The problem -> What lines below include the string "higher"? Pick them out and copy them.

(Saved entries)
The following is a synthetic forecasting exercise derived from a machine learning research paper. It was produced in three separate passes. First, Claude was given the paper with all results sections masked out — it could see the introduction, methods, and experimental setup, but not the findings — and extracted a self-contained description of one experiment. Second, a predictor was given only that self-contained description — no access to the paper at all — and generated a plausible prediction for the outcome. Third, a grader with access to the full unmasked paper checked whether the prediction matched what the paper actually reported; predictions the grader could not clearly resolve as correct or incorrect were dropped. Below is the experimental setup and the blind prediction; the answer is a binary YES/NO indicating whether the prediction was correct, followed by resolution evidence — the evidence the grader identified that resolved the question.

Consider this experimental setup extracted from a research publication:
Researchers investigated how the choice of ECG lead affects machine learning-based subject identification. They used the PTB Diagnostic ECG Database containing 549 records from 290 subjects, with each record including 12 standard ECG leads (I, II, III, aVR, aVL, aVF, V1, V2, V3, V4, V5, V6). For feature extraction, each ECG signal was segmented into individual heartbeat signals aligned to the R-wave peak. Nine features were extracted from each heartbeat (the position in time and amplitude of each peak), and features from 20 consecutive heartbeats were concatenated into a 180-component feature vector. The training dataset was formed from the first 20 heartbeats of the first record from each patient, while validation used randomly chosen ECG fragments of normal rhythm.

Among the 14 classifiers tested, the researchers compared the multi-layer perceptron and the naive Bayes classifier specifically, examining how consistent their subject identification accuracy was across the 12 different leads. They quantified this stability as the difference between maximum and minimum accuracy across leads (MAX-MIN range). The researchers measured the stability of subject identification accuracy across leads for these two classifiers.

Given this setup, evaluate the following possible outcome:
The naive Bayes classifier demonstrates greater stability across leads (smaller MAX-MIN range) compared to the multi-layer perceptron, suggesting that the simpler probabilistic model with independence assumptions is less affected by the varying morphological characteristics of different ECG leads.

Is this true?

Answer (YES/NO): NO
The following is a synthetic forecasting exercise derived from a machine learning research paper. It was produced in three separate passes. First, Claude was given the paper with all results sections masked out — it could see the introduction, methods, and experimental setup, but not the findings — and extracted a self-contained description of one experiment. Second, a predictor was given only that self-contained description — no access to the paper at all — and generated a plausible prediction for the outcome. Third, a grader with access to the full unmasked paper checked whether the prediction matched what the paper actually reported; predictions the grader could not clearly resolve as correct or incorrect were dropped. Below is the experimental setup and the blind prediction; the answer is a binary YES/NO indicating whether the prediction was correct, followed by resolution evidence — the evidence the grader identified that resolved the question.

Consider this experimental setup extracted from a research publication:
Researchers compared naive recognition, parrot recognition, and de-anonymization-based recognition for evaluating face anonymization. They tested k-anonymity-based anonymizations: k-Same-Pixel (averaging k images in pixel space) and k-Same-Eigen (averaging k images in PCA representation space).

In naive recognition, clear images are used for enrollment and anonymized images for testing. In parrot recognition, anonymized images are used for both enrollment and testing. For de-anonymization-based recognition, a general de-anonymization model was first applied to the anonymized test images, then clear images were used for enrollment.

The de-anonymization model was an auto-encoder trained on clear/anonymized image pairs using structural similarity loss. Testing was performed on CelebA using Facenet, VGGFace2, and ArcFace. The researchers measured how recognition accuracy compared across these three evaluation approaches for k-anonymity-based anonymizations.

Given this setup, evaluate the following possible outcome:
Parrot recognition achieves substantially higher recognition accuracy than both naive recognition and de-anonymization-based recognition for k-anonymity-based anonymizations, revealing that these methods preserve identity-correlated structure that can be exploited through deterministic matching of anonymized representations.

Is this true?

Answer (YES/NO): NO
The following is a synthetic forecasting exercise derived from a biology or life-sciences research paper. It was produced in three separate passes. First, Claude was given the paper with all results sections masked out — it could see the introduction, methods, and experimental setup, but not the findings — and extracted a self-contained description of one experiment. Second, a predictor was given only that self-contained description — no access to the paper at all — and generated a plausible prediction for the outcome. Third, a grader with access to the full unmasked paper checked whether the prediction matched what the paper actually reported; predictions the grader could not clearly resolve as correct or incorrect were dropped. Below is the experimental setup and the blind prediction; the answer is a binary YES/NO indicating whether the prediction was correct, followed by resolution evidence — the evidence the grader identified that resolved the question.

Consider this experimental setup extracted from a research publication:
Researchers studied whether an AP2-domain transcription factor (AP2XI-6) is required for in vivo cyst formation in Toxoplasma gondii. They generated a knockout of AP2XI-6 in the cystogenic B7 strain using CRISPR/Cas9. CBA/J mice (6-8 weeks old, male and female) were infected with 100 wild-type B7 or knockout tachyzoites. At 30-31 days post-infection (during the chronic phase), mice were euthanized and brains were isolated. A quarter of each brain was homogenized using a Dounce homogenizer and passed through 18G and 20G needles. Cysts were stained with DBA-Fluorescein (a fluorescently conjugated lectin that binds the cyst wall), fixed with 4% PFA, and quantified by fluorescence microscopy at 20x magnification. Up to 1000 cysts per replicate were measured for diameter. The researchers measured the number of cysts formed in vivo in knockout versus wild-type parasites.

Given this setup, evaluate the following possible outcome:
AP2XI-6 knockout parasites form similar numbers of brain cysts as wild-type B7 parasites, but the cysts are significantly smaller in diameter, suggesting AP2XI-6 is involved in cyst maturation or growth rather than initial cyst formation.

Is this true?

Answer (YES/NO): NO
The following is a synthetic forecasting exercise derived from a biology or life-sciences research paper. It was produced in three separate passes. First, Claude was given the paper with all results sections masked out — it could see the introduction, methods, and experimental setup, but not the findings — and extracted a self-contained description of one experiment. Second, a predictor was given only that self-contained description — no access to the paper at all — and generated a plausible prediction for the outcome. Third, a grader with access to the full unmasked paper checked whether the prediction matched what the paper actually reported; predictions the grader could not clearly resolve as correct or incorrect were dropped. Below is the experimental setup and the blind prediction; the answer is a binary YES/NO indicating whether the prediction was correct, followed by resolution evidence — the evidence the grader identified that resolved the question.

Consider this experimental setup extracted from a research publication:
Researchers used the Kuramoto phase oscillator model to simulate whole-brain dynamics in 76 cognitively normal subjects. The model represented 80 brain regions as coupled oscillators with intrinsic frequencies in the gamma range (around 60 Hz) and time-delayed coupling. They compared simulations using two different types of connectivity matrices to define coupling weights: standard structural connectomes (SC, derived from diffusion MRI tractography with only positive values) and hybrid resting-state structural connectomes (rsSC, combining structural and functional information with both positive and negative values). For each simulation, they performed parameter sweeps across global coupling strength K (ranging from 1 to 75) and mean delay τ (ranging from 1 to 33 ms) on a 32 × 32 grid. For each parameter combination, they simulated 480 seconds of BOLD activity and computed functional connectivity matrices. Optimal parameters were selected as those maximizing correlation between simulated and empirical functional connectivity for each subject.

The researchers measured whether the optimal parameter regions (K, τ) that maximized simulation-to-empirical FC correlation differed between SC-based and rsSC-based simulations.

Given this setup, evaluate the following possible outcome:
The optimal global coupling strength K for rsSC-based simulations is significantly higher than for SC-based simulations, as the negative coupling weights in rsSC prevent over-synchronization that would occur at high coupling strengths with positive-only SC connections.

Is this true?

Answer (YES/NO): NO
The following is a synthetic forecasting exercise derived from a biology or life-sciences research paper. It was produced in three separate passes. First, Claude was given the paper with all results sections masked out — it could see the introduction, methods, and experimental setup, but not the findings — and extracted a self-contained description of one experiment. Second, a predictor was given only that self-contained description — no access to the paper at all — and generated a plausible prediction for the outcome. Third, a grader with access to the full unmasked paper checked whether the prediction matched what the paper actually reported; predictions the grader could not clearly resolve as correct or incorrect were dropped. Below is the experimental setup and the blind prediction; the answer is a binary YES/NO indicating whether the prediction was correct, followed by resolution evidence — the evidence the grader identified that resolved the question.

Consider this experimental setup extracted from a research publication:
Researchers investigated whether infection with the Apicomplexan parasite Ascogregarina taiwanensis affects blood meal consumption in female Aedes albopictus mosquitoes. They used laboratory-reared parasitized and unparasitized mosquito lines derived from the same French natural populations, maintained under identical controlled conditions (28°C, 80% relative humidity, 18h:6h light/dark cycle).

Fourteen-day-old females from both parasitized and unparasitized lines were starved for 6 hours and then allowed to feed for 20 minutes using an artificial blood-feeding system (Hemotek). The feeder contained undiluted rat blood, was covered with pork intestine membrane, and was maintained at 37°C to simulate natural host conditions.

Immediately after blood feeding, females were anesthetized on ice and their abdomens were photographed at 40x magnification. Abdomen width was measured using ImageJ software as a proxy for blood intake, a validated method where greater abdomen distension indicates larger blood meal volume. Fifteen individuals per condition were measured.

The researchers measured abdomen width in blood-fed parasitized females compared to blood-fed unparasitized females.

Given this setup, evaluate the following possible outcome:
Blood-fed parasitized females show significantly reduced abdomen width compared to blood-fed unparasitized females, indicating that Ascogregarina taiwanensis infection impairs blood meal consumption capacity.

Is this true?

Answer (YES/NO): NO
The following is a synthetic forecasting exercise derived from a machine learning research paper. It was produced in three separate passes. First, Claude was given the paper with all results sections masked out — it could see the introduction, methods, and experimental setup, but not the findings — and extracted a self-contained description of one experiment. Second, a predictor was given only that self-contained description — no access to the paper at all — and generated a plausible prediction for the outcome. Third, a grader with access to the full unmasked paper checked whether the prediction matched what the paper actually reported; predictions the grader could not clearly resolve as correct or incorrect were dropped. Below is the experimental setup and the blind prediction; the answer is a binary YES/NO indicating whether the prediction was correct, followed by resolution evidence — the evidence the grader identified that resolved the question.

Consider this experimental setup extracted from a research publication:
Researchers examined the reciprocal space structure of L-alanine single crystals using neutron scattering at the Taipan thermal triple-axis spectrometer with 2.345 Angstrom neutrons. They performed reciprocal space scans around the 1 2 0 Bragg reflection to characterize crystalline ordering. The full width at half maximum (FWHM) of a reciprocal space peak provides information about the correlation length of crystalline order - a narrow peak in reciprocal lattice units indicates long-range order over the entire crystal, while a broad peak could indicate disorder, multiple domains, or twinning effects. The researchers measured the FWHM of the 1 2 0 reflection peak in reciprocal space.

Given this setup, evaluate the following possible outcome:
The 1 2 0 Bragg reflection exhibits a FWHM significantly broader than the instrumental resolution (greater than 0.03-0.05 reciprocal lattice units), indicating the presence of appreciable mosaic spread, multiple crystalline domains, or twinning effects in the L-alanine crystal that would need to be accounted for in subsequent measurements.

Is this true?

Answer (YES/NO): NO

Output of the task ->
Parrot recognition achieves substantially higher recognition accuracy than both naive recognition and de-anonymization-based recognition for k-anonymity-based anonymizations, revealing that these methods preserve identity-correlated structure that can be exploited through deterministic matching of anonymized representations.
The optimal global coupling strength K for rsSC-based simulations is significantly higher than for SC-based simulations, as the negative coupling weights in rsSC prevent over-synchronization that would occur at high coupling strengths with positive-only SC connections.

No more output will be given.